-- INSTRUCTIONS TO FOLLOW --
A faithful, picture-free copy of the listing below is required.

-- GIVEN RECORDS --
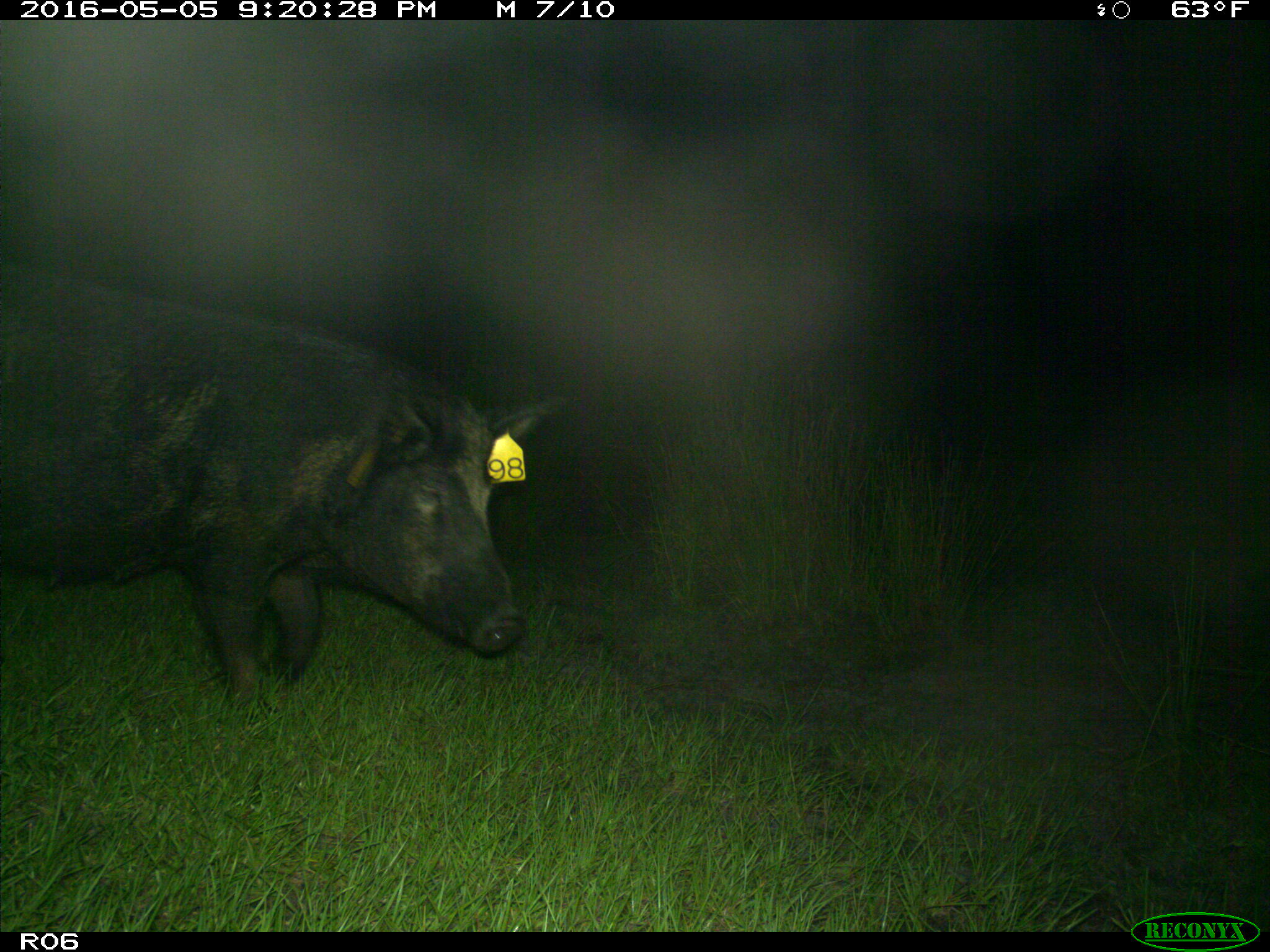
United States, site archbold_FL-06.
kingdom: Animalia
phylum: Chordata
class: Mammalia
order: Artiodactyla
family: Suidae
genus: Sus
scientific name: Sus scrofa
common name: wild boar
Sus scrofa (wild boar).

-- REPLY TO THE TASK --
United States, site archbold_FL-06.
kingdom: Animalia
phylum: Chordata
class: Mammalia
order: Artiodactyla
family: Suidae
genus: Sus
scientific name: Sus scrofa
common name: wild boar
Sus scrofa (wild boar).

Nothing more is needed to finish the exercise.